This is obviously simple, but as a numpy newbe I\'m getting stuck.
I have a CSV file that contains 3 columns, the State, the Office ID, and the Sales for that office
For conciseness I'd use the SeriesGroupBy:
In [11]: c = df.groupby(['state', 'office_id'])['sales'].sum().rename("count")
In [12]: c
Out[12]:
state office_id
AZ 2 925105
4 592852
6 362198
CA 1 819164
3 743055
5 292885
CO 1 525994
3 338378
5 490335
WA 2 623380
4 441560
6 451428
Name: count, dtype: int64
In [13]: c / c.groupby(level=0).sum()
Out[13]:
state office_id
AZ 2 0.492037
4 0.315321
6 0.192643
CA 1 0.441573
3 0.400546
5 0.157881
CO 1 0.388271
3 0.249779
5 0.361949
WA 2 0.411101
4 0.291196
6 0.297703
Name: count, dtype: float64
For multiple groups you have to use transform (using Radical's df):
In [21]: c = df.groupby(["Group 1","Group 2","Final Group"])["Numbers I want as percents"].sum().rename("count")

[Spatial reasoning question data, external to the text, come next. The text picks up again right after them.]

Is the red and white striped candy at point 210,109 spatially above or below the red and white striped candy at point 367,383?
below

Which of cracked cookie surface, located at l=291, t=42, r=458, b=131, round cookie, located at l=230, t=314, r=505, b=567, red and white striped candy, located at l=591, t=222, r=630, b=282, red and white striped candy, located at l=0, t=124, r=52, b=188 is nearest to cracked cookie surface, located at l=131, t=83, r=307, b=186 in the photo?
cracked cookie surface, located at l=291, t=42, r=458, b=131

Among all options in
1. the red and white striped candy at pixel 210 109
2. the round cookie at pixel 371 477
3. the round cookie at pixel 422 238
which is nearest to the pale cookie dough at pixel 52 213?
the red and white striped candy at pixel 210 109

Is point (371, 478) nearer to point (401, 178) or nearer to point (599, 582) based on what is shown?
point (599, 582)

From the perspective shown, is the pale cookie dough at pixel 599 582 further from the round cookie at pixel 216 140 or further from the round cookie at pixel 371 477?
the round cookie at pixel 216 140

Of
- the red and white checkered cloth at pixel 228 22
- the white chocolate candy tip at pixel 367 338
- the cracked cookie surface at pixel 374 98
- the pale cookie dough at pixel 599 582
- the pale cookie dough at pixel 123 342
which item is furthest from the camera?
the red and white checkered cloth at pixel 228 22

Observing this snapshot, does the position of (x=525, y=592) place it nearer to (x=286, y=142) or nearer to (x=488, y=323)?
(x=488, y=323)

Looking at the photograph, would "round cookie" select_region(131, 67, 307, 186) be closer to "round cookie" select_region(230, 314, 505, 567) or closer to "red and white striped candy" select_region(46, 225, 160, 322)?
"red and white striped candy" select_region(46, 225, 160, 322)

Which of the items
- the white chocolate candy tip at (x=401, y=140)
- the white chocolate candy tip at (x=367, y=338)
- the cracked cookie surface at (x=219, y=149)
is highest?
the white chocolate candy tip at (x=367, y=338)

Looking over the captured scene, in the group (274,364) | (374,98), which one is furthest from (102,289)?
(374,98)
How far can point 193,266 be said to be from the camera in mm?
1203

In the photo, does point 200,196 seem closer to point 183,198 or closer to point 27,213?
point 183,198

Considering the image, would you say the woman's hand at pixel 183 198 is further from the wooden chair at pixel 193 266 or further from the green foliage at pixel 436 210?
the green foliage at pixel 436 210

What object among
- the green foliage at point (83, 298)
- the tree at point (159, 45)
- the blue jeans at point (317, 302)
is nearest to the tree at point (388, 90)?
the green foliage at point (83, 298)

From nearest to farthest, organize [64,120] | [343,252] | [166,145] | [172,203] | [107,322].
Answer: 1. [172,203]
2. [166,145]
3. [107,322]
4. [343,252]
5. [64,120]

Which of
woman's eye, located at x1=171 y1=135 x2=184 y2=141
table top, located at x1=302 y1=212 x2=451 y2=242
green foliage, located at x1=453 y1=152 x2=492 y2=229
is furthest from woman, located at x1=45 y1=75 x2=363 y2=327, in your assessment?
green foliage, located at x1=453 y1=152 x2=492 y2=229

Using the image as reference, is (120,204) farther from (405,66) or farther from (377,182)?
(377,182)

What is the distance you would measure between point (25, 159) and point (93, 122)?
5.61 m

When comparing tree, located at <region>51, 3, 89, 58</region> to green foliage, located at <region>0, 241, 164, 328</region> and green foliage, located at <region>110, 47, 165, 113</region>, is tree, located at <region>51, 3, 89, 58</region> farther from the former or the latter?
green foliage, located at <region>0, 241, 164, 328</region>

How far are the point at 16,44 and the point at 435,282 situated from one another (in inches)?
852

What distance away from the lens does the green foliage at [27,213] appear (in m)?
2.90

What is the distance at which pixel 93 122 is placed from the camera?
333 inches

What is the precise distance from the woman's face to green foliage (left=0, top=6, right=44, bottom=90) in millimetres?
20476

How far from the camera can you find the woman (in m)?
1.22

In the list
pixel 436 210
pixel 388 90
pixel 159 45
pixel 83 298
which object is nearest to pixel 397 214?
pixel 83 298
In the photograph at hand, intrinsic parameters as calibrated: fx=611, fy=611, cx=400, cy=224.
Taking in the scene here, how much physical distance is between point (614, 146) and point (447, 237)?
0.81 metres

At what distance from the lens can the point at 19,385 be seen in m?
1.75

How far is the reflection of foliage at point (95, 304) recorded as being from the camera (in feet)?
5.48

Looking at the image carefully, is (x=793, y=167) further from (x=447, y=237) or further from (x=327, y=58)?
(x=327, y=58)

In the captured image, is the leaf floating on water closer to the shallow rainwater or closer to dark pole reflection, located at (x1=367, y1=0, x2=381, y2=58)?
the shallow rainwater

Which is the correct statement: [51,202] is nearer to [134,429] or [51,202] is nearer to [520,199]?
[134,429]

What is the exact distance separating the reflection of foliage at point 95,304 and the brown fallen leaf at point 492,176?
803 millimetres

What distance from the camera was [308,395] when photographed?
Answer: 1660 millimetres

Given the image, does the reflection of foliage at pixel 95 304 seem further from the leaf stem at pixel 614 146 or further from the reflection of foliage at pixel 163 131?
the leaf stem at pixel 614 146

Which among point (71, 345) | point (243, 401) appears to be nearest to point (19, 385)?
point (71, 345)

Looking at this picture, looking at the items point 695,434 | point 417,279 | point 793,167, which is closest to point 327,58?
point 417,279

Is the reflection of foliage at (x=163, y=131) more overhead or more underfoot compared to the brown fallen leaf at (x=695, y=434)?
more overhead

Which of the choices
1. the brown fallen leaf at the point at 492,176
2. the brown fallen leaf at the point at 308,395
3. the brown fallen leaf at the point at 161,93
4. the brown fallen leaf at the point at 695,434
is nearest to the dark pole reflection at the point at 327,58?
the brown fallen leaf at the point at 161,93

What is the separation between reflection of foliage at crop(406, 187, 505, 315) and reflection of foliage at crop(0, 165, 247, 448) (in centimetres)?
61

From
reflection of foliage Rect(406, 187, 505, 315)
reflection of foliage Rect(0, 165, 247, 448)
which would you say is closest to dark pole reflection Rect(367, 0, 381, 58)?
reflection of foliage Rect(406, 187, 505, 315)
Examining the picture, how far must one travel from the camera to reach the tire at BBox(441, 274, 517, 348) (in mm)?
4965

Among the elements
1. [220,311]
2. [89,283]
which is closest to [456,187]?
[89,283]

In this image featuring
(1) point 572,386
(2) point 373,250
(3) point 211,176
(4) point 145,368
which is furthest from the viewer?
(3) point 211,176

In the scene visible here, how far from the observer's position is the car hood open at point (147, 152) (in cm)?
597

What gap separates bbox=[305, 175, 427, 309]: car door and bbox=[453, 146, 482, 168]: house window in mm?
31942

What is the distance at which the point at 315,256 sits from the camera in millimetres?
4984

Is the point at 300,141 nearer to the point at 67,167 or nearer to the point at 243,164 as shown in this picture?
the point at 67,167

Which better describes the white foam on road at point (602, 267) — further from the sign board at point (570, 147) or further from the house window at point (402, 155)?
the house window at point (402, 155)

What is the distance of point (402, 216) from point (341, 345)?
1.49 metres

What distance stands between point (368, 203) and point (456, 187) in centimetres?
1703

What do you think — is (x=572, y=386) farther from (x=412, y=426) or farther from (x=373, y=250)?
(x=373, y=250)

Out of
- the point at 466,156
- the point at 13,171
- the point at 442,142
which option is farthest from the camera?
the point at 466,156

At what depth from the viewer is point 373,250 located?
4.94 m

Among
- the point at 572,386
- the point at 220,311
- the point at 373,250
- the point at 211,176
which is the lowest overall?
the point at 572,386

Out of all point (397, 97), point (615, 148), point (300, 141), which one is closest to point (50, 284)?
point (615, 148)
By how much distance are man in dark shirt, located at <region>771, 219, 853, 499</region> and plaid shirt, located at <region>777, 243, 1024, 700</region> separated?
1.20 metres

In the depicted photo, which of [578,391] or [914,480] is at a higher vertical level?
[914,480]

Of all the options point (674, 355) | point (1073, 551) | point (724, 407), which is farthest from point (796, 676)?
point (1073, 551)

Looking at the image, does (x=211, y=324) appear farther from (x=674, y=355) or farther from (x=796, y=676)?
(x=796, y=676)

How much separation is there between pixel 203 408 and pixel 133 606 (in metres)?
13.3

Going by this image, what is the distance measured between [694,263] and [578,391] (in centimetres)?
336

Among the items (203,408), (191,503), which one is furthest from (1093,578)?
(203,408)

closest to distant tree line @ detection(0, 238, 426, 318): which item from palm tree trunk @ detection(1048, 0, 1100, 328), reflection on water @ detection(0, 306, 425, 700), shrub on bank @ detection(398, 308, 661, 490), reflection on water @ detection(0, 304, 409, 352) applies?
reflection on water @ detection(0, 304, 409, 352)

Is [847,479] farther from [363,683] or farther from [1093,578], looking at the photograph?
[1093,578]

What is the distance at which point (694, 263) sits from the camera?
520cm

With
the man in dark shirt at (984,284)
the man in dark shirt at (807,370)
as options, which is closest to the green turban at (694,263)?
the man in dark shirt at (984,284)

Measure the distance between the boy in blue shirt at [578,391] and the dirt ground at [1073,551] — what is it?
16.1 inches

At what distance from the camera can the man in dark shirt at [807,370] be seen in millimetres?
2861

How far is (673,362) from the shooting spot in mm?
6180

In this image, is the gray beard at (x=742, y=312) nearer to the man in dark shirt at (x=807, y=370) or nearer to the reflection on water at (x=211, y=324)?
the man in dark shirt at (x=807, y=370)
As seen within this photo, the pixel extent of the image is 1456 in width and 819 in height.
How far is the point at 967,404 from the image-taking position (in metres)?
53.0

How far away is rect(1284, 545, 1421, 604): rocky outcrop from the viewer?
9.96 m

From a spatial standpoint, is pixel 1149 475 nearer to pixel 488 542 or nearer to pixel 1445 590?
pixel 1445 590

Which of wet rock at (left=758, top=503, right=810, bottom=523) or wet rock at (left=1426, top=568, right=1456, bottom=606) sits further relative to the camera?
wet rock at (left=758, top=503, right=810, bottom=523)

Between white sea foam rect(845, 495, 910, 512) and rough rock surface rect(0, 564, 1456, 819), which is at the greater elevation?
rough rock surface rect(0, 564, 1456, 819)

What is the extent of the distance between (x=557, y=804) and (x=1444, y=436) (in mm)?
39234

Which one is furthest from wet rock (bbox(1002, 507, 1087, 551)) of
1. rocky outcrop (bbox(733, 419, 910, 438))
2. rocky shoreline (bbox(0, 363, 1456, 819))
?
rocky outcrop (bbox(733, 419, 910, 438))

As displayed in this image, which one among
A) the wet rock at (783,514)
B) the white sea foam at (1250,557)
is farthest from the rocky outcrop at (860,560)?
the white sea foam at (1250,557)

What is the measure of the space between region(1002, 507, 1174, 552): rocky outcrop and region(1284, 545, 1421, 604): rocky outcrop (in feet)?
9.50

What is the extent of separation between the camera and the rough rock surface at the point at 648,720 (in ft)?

In [22]: c / c.groupby(level=[0, 1]).transform("sum")
Out[22]:
Group 1 Group 2 Final Group
AAHQ BOSC OWON 0.331006
TLAM 0.668994
MQVF BWSI 0.288961
FXZM 0.711039
ODWV NFCH 0.262395
...
Name: count, dtype: float64
This seems to be slightly more performant than the other answers (just less than twice the speed of Radical's answer, for me ~0.08s).